> **TESTO PROPOSTO**

Ho incontrato Graham Hancock a Malta nel dicembre 2001. Ero con Robert Bauval ed Anton Mifsud nella hall di un elegante albergo dell'isola. Il colloquio è stato cordiale e fitto lo scambio di informazioni. Gli chiesi ragguagli sulle scoperte in India, annunciate nel marzo 2001, e mi rispose: "Presto ne saprai di più. Quando sarà il momento telefonami e te ne parlerò". Oggi, dopo la notizia della datazione delle città sommerse, il momento è giunto. Nessuno meglio di lui poteva fornirmi informazioni precise su questa recente scoperta e sulle polemiche che attualmente stanno nascendo intorno al suo nuovo libro, "Underworld", appena uscito nei paesi di lingua inglese.



A.F. Dunque, Graham, in Inghilterra il tuo nuovo libro "Underworld" è uscito quasi in contemporanea con l'omonimo documentario che hai girato per Channel 4. Quali aspettative hai da questo tuo nuovo lavoro, che ti ha visto impegnato negli ultimi anni?

G.H. Aspettative in termini di reazioni del pubblico?

A.F. Sì, ma, soprattutto, in termini di reazioni dell'ambiente archeologico accademico.

G.H. Con questo libro spero di ottenere una risposta più razionale e ragionevole da parte degli accademici, rispetto al passato. Il libro è comunque un attacco contro l'archeologia "ortodossa" e sottolinea molti dei suoi probabili fallimenti, ad esempio a Malta, ma questa volta ho cercato di basare molto più solidamente i contenuti del libro su prove archeologiche accertate. Insomma, ho cercato di fare delle dichiarazioni molto radicali ma supportate da prove archeologiche irrefutabili. Credo che, questa volta, nel libro ci saranno molte affermazioni su cui gli archeologi troveranno difficile essere in disaccordo: almeno è quello che spero. Spero anche che, con le mie ricerche, riuscirò a far prendere seriamente in considerazione il fatto che, alla fine dell'ultima Era Glaciale, 25 milioni di chilometri quadrati di territorio furono inondati: un evento che non è mai stato adeguatamente studiato dagli archeologi. E quest'area assente dalla storia dell'umanità è troppo vasta perché si possa affermare di avere in nostro possesso tutti gli elementi della vicenda.

A.F. Quali sono stati gli ultimi sviluppi, dopo il tuo annuncio circa il ritrovamento delle due città sommerse in India e la loro datazione al radiocarbonio?

[Alcune voci]

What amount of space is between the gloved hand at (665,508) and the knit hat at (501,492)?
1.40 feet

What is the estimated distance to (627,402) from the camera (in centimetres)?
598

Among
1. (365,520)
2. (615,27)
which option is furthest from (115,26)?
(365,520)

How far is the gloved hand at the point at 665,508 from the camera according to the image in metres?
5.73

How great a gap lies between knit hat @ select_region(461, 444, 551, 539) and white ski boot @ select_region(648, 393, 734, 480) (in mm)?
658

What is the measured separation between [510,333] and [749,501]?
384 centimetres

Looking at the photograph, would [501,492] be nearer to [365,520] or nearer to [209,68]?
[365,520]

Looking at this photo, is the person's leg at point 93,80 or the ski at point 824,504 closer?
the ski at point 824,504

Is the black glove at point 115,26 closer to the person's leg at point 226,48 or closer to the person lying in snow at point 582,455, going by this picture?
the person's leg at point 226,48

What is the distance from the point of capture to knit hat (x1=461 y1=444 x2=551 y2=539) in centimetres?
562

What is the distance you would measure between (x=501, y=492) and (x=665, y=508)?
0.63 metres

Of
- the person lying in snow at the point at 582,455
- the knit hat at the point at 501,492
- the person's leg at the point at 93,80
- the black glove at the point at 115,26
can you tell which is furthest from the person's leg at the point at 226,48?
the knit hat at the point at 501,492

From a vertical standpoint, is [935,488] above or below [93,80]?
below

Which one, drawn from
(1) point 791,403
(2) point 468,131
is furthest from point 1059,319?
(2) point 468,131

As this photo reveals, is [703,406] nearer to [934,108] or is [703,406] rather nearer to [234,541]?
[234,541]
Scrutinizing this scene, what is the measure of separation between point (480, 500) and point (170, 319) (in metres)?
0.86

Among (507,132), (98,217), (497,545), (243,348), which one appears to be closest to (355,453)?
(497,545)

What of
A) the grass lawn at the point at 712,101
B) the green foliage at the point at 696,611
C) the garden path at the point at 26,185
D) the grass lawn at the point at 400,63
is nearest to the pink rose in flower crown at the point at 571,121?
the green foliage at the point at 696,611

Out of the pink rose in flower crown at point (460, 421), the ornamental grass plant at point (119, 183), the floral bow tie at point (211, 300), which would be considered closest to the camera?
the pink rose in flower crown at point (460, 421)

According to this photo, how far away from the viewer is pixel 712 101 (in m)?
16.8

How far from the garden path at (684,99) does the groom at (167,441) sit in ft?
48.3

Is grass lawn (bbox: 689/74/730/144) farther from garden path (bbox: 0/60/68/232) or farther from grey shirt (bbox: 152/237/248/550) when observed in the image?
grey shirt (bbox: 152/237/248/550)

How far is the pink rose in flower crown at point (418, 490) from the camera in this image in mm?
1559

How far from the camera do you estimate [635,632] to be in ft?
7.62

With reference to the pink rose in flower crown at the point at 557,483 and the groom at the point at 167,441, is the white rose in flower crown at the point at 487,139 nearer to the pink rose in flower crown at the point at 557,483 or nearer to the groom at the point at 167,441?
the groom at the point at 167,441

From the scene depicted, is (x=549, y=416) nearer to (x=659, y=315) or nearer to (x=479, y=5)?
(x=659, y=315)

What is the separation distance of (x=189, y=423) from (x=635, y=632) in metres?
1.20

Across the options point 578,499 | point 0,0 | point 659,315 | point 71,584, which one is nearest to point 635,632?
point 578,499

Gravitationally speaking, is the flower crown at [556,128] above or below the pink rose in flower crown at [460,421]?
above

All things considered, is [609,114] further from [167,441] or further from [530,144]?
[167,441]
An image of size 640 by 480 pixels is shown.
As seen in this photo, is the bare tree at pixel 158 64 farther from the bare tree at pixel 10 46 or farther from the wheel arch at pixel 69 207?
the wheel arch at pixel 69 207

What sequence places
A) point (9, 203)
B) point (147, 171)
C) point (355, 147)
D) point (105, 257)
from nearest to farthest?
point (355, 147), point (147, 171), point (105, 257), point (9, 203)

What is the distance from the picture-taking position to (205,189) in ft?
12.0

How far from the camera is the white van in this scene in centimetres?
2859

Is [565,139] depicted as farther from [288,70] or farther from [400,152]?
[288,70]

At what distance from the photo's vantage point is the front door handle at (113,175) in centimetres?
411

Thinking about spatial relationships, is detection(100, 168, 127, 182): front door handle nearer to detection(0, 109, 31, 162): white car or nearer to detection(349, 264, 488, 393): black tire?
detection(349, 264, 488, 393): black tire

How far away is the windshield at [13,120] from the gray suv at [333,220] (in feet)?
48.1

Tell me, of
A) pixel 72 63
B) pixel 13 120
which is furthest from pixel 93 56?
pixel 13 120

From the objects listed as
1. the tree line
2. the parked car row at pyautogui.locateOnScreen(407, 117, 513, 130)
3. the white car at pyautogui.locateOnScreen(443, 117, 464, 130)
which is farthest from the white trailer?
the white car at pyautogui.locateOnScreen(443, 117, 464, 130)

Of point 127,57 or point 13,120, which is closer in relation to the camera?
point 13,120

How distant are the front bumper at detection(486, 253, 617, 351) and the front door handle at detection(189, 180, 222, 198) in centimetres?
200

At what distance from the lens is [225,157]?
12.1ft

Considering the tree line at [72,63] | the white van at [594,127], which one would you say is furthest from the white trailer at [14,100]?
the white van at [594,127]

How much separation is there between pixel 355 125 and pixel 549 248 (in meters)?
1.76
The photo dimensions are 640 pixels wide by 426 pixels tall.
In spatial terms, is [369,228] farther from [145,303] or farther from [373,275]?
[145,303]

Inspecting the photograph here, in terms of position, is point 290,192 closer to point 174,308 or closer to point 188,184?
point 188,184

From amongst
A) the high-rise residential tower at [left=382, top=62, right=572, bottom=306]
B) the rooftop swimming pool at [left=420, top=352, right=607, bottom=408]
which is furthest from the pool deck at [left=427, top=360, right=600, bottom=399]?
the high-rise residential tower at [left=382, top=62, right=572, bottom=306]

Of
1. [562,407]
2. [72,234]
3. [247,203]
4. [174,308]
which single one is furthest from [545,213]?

> **CONSEGNA**
Trascrivi fedelmente il passo dell'intervista a Graham Hancock, partendo da "A.F. Dunque, Graham, in" e finendo con "reazioni del pubblico?". Le voci riportate qui non servono a nulla in questo lavoro.

> **RISULTATO FINALE**
A.F. Dunque, Graham, in Inghilterra il tuo nuovo libro "Underworld" è uscito quasi in contemporanea con l'omonimo documentario che hai girato per Channel 4. Quali aspettative hai da questo tuo nuovo lavoro, che ti ha visto impegnato negli ultimi anni?

G.H. Aspettative in termini di reazioni del pubblico?